:: The task ::
Give back every record exactly, with its pictures left out.

Dataset entries:
____________

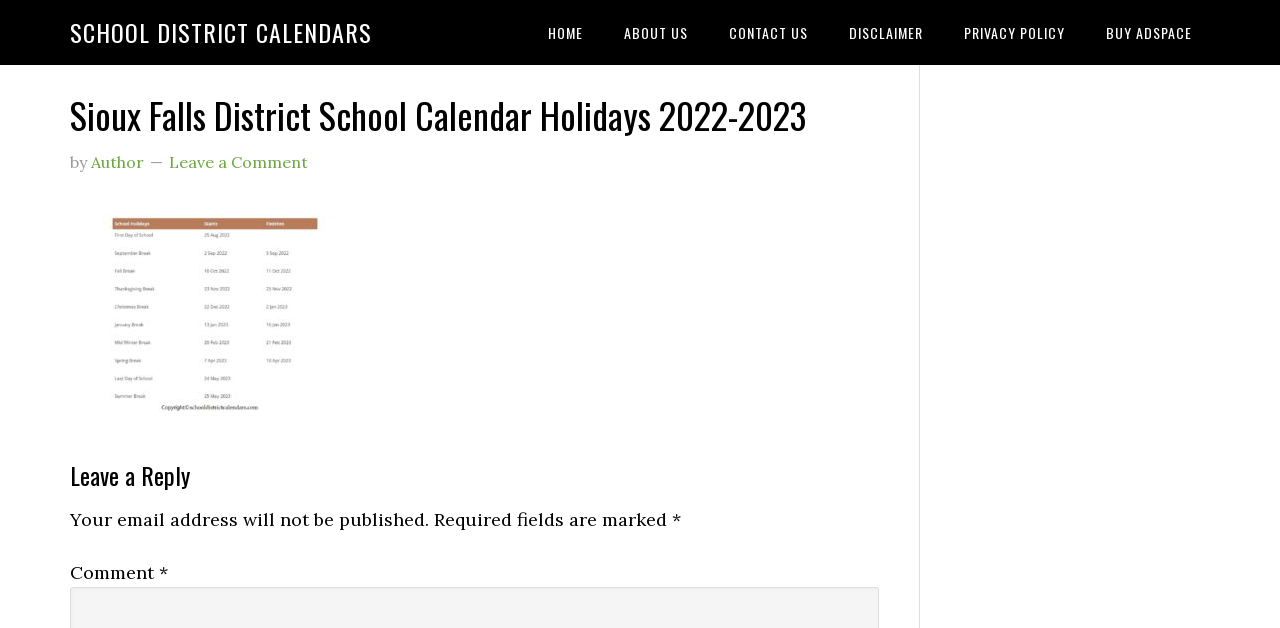

--- FILE ---
content_type: text/html; charset=utf-8
request_url: https://www.google.com/recaptcha/api2/aframe
body_size: 266
content:
<!DOCTYPE HTML><html><head><meta http-equiv="content-type" content="text/html; charset=UTF-8"></head><body><script nonce="b5zkxdrMc6hTXJ9ckS6N9w">/** Anti-fraud and anti-abuse applications only. See google.com/recaptcha */ try{var clients={'sodar':'https://pagead2.googlesyndication.com/pagead/sodar?'};window.addEventListener("message",function(a){try{if(a.source===window.parent){var b=JSON.parse(a.data);var c=clients[b['id']];if(c){var d=document.createElement('img');d.src=c+b['params']+'&rc='+(localStorage.getItem("rc::a")?sessionStorage.getItem("rc::b"):"");window.document.body.appendChild(d);sessionStorage.setItem("rc::e",parseInt(sessionStorage.getItem("rc::e")||0)+1);localStorage.setItem("rc::h",'1770037426666');}}}catch(b){}});window.parent.postMessage("_grecaptcha_ready", "*");}catch(b){}</script></body></html>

____________

:: Result for this task ::
--- FILE ---
content_type: text/html; charset=utf-8
request_url: https://www.google.com/recaptcha/api2/aframe
body_size: 266
content:
<!DOCTYPE HTML><html><head><meta http-equiv="content-type" content="text/html; charset=UTF-8"></head><body><script nonce="b5zkxdrMc6hTXJ9ckS6N9w">/** Anti-fraud and anti-abuse applications only. See google.com/recaptcha */ try{var clients={'sodar':'https://pagead2.googlesyndication.com/pagead/sodar?'};window.addEventListener("message",function(a){try{if(a.source===window.parent){var b=JSON.parse(a.data);var c=clients[b['id']];if(c){var d=document.createElement('img');d.src=c+b['params']+'&rc='+(localStorage.getItem("rc::a")?sessionStorage.getItem("rc::b"):"");window.document.body.appendChild(d);sessionStorage.setItem("rc::e",parseInt(sessionStorage.getItem("rc::e")||0)+1);localStorage.setItem("rc::h",'1770037426666');}}}catch(b){}});window.parent.postMessage("_grecaptcha_ready", "*");}catch(b){}</script></body></html>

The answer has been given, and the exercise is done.